• TEXT PROVIDED
As another debt ceiling debate looms in 2014 and Congress seem incapable of finding a solution, Treasuries don’t have the same appeal they once had.

Today’s fixed income environment seems to be turned on its head. It used to be that U.S. Treasuries were thought of as one of the safest possible allocations one could make, and whether or not this is still the case the public perception has certainly shifted. After watching Congress bump up against defaults on more than one occasion, it seems that the confidence that once boosted U.S. debts is beginning to erode.

With yet another debt ceiling debate coming in 2014 and no sign of Congress cooperating to find a real solution, Treasuries simply do not have the same appeal they once had. At the same time, investors do not want to leave their “rainy day” funds sitting in cash, earning nothing. Below, we offer five intriguing alternatives to U.S. Treasuries:

1. Pimco Total Return ETF (BOND)

For those who still want some exposure to Treasuries, Pimco‘s BOND is a great option. The fund is managed by legendary bond investor Bill Gross and remains fully transparent—investors can find BOND’s exposure at any time by simply visiting its page on Pimco’s website. As an active product with a solid manager, BOND can still cover a bit of a Treasury allocation for those who want it, but it will also be able to quickly shift or exit a position if things head south on Capitol Hill.

• Entries on locating named things

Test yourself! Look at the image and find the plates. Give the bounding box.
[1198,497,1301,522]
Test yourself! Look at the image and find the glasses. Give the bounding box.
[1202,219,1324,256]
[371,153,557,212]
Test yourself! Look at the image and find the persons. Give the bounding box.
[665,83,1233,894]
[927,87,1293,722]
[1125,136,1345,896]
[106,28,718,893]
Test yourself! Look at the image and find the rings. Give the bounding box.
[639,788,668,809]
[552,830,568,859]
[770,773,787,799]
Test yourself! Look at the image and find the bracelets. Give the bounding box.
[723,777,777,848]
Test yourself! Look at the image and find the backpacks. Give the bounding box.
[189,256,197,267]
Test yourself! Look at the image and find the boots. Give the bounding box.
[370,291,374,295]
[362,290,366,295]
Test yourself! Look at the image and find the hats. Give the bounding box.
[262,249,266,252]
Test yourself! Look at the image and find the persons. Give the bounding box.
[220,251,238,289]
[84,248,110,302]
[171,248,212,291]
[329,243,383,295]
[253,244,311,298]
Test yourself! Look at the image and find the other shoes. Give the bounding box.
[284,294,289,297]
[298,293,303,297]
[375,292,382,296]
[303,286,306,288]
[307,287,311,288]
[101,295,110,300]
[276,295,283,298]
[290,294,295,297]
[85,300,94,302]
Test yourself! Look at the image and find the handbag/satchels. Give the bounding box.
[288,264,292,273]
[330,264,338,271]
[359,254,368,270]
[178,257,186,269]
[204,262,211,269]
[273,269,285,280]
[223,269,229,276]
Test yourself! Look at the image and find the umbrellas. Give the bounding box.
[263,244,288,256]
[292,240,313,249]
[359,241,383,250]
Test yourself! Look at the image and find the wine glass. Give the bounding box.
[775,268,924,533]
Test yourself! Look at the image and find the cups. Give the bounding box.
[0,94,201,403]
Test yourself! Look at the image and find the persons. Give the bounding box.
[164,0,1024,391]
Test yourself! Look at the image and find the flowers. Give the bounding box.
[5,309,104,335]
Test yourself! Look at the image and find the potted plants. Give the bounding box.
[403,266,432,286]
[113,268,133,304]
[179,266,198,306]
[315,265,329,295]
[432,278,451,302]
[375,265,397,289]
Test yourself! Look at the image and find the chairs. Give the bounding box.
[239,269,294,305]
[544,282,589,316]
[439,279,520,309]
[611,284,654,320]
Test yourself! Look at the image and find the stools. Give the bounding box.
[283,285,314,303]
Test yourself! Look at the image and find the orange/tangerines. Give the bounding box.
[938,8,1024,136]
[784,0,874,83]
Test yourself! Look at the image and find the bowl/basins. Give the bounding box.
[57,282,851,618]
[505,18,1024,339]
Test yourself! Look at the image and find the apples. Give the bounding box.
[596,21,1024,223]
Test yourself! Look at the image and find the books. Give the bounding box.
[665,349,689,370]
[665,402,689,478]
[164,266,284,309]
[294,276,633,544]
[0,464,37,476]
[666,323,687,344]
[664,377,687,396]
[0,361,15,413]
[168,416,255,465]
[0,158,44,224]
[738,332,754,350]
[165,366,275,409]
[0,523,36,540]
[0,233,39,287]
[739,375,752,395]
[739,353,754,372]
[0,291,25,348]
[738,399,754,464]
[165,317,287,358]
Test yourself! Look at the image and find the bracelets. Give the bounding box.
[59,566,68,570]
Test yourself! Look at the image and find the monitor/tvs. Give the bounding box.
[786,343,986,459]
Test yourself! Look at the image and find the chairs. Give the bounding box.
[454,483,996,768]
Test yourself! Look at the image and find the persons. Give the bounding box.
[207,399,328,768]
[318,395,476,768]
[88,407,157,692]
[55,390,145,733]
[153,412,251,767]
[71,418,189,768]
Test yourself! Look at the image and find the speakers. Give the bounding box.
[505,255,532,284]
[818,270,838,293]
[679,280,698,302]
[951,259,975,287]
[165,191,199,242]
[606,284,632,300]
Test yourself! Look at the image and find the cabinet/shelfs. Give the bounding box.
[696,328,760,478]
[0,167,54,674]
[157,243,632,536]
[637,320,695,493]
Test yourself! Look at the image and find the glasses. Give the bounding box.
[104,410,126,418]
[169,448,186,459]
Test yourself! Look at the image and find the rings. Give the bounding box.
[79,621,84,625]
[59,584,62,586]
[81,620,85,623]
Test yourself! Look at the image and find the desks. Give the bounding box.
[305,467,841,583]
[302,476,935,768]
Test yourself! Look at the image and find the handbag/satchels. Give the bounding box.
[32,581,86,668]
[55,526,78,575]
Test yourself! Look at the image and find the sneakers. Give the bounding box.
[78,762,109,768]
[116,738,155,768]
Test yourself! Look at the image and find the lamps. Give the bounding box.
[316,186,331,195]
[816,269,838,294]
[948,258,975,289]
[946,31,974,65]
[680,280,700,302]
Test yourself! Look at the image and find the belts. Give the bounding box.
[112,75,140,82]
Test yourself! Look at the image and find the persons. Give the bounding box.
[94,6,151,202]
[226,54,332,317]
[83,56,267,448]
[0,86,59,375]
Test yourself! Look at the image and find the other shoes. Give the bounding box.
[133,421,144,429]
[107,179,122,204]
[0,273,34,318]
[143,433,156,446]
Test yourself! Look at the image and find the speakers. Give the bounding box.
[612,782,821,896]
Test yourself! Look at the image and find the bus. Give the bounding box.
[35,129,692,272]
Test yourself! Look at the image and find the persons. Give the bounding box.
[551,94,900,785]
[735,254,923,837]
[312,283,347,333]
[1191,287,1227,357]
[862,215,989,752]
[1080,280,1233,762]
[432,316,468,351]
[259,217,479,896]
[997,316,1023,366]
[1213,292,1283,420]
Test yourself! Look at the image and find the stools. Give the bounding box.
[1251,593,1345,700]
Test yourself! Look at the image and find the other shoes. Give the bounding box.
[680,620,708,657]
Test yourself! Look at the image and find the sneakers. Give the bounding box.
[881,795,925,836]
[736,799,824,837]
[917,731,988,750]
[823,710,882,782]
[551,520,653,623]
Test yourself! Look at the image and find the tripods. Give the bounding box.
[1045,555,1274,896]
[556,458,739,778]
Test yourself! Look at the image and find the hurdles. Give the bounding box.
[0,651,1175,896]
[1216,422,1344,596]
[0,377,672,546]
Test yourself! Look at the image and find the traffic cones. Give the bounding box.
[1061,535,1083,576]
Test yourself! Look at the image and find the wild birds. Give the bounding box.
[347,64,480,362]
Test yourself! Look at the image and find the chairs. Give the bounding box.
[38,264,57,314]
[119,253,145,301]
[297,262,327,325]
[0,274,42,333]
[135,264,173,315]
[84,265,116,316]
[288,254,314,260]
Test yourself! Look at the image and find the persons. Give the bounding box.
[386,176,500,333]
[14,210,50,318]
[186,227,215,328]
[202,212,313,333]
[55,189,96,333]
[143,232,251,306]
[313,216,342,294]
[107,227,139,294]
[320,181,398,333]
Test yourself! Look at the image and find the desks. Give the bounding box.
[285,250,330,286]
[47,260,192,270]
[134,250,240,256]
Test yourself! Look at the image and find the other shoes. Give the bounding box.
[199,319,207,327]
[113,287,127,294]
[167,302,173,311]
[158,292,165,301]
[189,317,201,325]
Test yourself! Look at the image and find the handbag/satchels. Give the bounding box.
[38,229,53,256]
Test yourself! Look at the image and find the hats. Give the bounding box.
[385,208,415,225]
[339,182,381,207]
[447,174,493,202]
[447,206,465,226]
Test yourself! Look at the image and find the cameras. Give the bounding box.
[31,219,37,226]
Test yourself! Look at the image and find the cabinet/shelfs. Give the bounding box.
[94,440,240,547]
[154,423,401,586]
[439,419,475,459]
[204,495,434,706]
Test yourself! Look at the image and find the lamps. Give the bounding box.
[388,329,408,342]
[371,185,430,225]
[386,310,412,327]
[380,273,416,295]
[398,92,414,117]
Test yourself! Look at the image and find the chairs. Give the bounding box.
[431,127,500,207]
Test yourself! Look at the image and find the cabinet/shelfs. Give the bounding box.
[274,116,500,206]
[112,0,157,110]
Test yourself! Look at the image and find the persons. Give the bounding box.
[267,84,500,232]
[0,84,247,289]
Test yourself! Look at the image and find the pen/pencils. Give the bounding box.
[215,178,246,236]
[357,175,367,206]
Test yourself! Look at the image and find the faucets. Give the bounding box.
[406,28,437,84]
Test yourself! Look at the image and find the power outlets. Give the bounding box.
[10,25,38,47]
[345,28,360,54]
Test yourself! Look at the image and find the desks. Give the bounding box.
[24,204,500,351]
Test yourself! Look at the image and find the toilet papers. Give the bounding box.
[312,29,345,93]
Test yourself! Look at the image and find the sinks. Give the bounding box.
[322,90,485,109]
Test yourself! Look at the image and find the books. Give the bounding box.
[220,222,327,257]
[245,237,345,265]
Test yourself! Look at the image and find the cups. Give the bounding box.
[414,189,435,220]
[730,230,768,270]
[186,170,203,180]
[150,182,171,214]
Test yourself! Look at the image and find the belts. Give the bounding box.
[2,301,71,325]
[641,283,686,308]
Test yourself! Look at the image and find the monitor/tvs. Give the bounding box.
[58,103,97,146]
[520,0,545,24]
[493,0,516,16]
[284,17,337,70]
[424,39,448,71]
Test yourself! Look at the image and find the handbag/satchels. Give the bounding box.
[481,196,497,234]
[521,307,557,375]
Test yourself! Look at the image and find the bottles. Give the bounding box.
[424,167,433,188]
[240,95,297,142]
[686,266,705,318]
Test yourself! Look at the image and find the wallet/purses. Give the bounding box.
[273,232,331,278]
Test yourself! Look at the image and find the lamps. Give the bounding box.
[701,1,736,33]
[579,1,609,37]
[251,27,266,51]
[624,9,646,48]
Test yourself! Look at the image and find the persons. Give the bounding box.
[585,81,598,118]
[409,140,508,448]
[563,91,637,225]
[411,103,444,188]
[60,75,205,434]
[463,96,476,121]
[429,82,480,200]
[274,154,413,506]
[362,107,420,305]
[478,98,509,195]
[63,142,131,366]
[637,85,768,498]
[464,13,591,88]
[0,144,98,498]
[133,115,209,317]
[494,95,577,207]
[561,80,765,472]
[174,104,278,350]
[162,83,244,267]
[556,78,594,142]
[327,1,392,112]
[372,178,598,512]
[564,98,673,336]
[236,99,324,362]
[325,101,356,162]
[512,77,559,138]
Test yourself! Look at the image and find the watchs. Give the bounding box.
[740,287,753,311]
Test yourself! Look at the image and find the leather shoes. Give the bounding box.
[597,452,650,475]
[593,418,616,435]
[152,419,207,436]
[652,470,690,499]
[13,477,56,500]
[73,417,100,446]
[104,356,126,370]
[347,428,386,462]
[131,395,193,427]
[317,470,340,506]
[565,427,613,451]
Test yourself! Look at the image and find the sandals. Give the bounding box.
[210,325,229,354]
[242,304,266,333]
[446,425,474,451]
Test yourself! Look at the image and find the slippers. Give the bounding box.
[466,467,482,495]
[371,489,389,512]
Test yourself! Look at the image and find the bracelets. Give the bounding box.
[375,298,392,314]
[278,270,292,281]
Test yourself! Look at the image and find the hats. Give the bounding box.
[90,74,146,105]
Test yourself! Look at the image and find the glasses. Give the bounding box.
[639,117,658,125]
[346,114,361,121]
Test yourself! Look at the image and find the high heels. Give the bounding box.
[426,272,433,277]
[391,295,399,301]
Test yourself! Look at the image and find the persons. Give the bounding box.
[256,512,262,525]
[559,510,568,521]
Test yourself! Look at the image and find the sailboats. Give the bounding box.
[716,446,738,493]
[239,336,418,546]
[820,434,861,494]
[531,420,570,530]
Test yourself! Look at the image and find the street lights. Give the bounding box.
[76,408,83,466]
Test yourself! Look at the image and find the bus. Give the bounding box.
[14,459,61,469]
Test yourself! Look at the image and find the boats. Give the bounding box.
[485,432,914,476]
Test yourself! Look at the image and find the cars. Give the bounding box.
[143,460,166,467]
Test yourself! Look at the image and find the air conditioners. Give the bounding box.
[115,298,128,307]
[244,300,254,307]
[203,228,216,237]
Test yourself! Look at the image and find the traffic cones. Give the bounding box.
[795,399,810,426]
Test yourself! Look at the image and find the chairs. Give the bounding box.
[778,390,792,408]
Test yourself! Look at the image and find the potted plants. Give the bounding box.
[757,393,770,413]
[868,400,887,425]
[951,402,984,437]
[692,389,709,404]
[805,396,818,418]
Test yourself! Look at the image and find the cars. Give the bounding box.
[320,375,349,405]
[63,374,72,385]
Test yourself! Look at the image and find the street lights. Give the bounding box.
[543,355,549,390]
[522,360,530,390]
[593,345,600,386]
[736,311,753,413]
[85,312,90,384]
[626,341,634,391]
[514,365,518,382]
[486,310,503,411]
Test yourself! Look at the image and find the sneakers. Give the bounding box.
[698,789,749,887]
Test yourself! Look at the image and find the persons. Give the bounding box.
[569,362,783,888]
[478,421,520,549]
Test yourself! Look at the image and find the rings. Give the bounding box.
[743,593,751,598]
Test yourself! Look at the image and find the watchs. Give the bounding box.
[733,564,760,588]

• TASK PROMPT
Repeat everything in the article on alternatives to U.S. Treasuries from "With yet another" down to "on Capitol Hill.".

• REPLY TO THE TASK
With yet another debt ceiling debate coming in 2014 and no sign of Congress cooperating to find a real solution, Treasuries simply do not have the same appeal they once had. At the same time, investors do not want to leave their “rainy day” funds sitting in cash, earning nothing. Below, we offer five intriguing alternatives to U.S. Treasuries:

1. Pimco Total Return ETF (BOND)

For those who still want some exposure to Treasuries, Pimco‘s BOND is a great option. The fund is managed by legendary bond investor Bill Gross and remains fully transparent—investors can find BOND’s exposure at any time by simply visiting its page on Pimco’s website. As an active product with a solid manager, BOND can still cover a bit of a Treasury allocation for those who want it, but it will also be able to quickly shift or exit a position if things head south on Capitol Hill.